ISP-Herbstversammlung mit Rekordteilnehmerzahl


Eine ganz besondere Herbsttagung hatte das Sekretariat der Interessengemeinschaft der Schweizerischen Parkett-Industrie (ISP) für ihre Mitglieder organisiert. Neben der eigentlichen Versammlung hatten die Mitglieder erstmals Gelegenheit, sich an kleinen Ausstellungsständen über die Produkte der ISP-Gastmitglieder zu informieren. Die elf Unternehmen der vor kurzem neu geschaffenen ISP-Mitgliederkategorie "Gäste" kommen aus der Leim-, Lack-, Leisten-, Öl-, Reinigungsmittel-, Spachtelmassen-, Maschinen- und Werkzeugindustrie und repräsentieren damit die ganze Bandbreite des Parkettzubehörs.

Zur Herbstversammlung selbst konnte ISP-Präsident Bruno Durrer eine Rekordzahl von 100 Teilnehmern begrüßen, ehe ISP-Geschäftsführer Bernhard Lysser mit drei Referaten durch den Nachmittag führte. Der oberste Schweizer Sachverständige berichtete aus Gutachten der ersten Monate 2005. Nach seiner Erfahrung treten einige der dort beschriebenen Probleme immer wieder auf, etwa durch den Einsatz ungeeigneter Klebstoffe.
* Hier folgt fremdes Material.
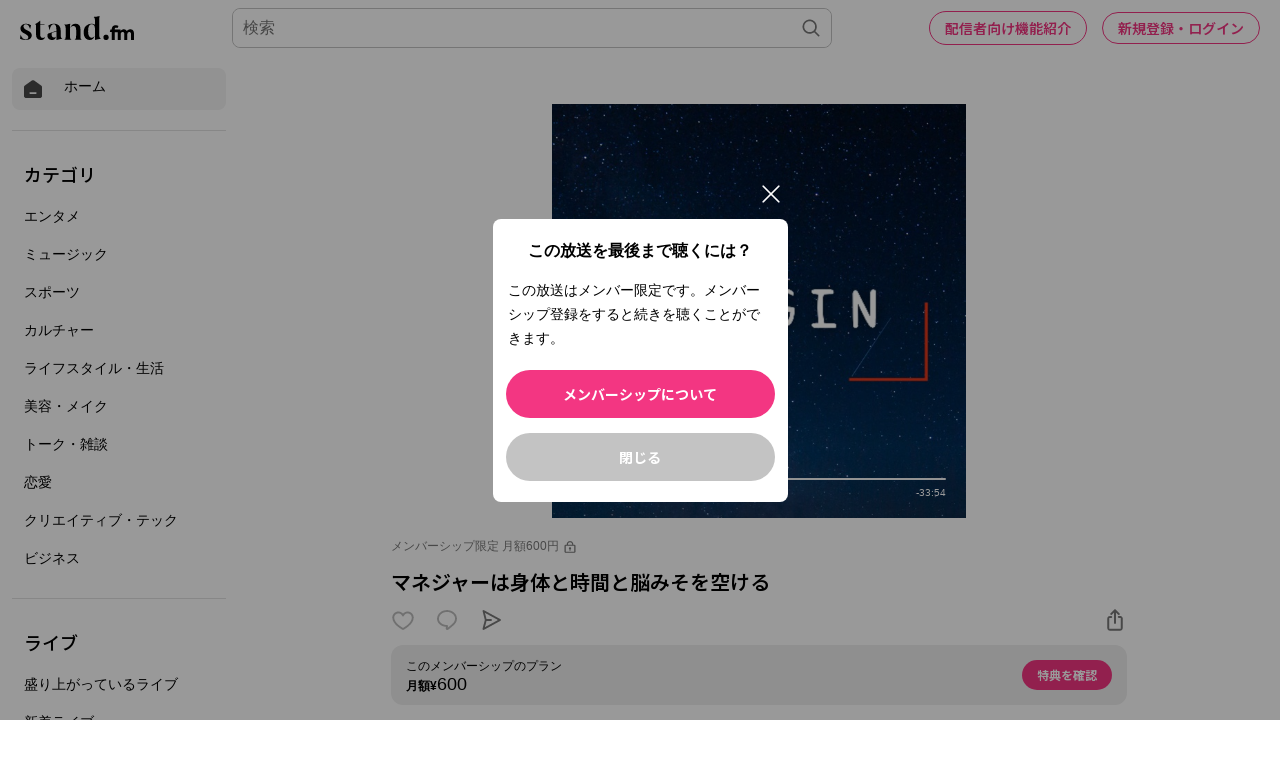

--- FILE ---
content_type: text/html; charset=utf-8
request_url: https://www.google.com/recaptcha/api2/aframe
body_size: 182
content:
<!DOCTYPE HTML><html><head><meta http-equiv="content-type" content="text/html; charset=UTF-8"></head><body><script nonce="CNSu-eK7p7rGKJPiNm1yPQ">/** Anti-fraud and anti-abuse applications only. See google.com/recaptcha */ try{var clients={'sodar':'https://pagead2.googlesyndication.com/pagead/sodar?'};window.addEventListener("message",function(a){try{if(a.source===window.parent){var b=JSON.parse(a.data);var c=clients[b['id']];if(c){var d=document.createElement('img');d.src=c+b['params']+'&rc='+(localStorage.getItem("rc::a")?sessionStorage.getItem("rc::b"):"");window.document.body.appendChild(d);sessionStorage.setItem("rc::e",parseInt(sessionStorage.getItem("rc::e")||0)+1);localStorage.setItem("rc::h",'1768997938982');}}}catch(b){}});window.parent.postMessage("_grecaptcha_ready", "*");}catch(b){}</script></body></html>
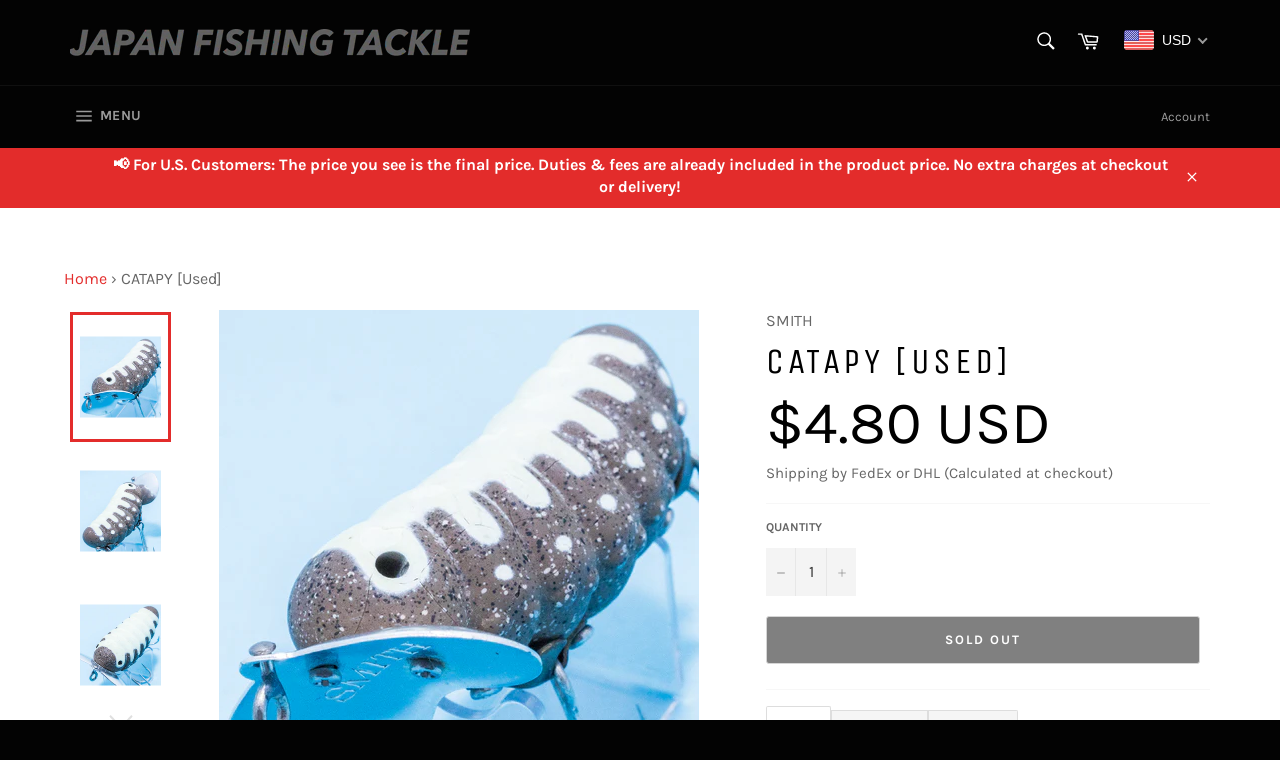

--- FILE ---
content_type: application/x-javascript
request_url: https://www.goldendev.win/shopify/show-recent-orders/shop/status/jpnft.myshopify.com.js?58956037
body_size: -336
content:
var sro_settings_updated = 1750831637;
In einem weiteren Vortrag befasste sich Lysser mit der Lebensdauer von Fugenkitt, mit Fugenbreiten, der korrekten Ausbildung von Schaumstoff-Rundschnüren und der Wartung von elastischen Anschlüssen. Ein ungewöhnlicher Tipp betraf die Reinigung von älteren und verschmutzten Kittfugen. Hier einen Universal-Dichtstoffreiniger einsetzen zu können, war für viele Teilnehmer ein Novum.

ISP Interessengemeinschaft der Schweizerischen Parkett-Industrie
ISP-Geschäftsführer Bernhard Lysser konnte zur diesjährigen Herbstversammlung etwa 100 Teilnehmer begrüßen.

Neu vorgestellt wurde eine Kalkulationshilfe, die allen ISP-Mitgliedern zukünftig im Internet zur Verfügung steht. Mit Hilfe eines Passworts können ab Jahresende alle Verbandsmitglieder auf die extra für Parkettarbeiten zugeschnittene Kalkulationsseite zugreifen. Dort lässt sich neben dem Parkettleger-Lohn jedes beliebige Parkettprojekt individuell rechnen.

Alle Positionen wie Verschnitt, Klebstoff, Verlegeleistung oder Gemeinkosten sind auf den Betrieb anpassbar. Am Schluss ergibt sich ein Nettopreis, der Material und Verlegung und, wo nötig, auch die Oberflächenbehandlung einschließt.